Delle circa diecimila opere custodite nelle chiese dell'aquilano solo tremilacinquecento sono state finora messe in salvo dopo il terremoto

Macerie sull'arte


di Pietro Petraroia

Tre giovani hanno recentemente pubblicato i rispettivi diari, uno dei quali anche fotografico, della loro esperienza del sisma abruzzese del 6 aprile scorso (Emiliano Dante, Massimiliano Laurenzi, Valentina Nanni, Terremoto zeronove. Diari da un sisma, L'Aquila, Textus, 2009, pagine 136, euro 14,50). Tutti e tre i diari cominciano con il resoconto privato di un sisma annunciato da tante scosse nelle settimane, nei giorni, nelle ore precedenti il disastro delle 3.32; si parla dei timori sopiti, degli spaventi esorcizzati, della voglia di non pensarci, dei progetti per il proprio futuro; ma poi arriva il boato profondo che sveglia dal sonno, i rumori dei crolli di oggetti quotidiani e muri; e poi l'angoscia improvvisa nella notte e nel freddo, l'esigenza di fuggire, le iniziative intraprese con un coraggio inatteso - e forse ancora ignaro dei fatti - da chi si è ritrovato vivo dopo l'esplosione della terra e delle case, un inferno di buio, macerie, polvere e puzzo di gas, della cui gravità si stenta a cogliere la dimensione fino all'alba.

# Voci del dataset
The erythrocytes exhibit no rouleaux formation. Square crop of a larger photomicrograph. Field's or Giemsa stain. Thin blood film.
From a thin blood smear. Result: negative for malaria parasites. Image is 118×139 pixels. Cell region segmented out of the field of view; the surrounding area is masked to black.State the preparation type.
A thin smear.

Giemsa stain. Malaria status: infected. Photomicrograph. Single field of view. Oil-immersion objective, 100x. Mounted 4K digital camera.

# Problema breve
Ricopia parola per parola l'intero brano sulle opere d'arte dell'aquilano colpite dal terremoto. Le voci riportate costituiscono materiale separato dal brano.

# La risposta
Delle circa diecimila opere custodite nelle chiese dell'aquilano solo tremilacinquecento sono state finora messe in salvo dopo il terremoto

Macerie sull'arte


di Pietro Petraroia

Tre giovani hanno recentemente pubblicato i rispettivi diari, uno dei quali anche fotografico, della loro esperienza del sisma abruzzese del 6 aprile scorso (Emiliano Dante, Massimiliano Laurenzi, Valentina Nanni, Terremoto zeronove. Diari da un sisma, L'Aquila, Textus, 2009, pagine 136, euro 14,50). Tutti e tre i diari cominciano con il resoconto privato di un sisma annunciato da tante scosse nelle settimane, nei giorni, nelle ore precedenti il disastro delle 3.32; si parla dei timori sopiti, degli spaventi esorcizzati, della voglia di non pensarci, dei progetti per il proprio futuro; ma poi arriva il boato profondo che sveglia dal sonno, i rumori dei crolli di oggetti quotidiani e muri; e poi l'angoscia improvvisa nella notte e nel freddo, l'esigenza di fuggire, le iniziative intraprese con un coraggio inatteso - e forse ancora ignaro dei fatti - da chi si è ritrovato vivo dopo l'esplosione della terra e delle case, un inferno di buio, macerie, polvere e puzzo di gas, della cui gravità si stenta a cogliere la dimensione fino all'alba.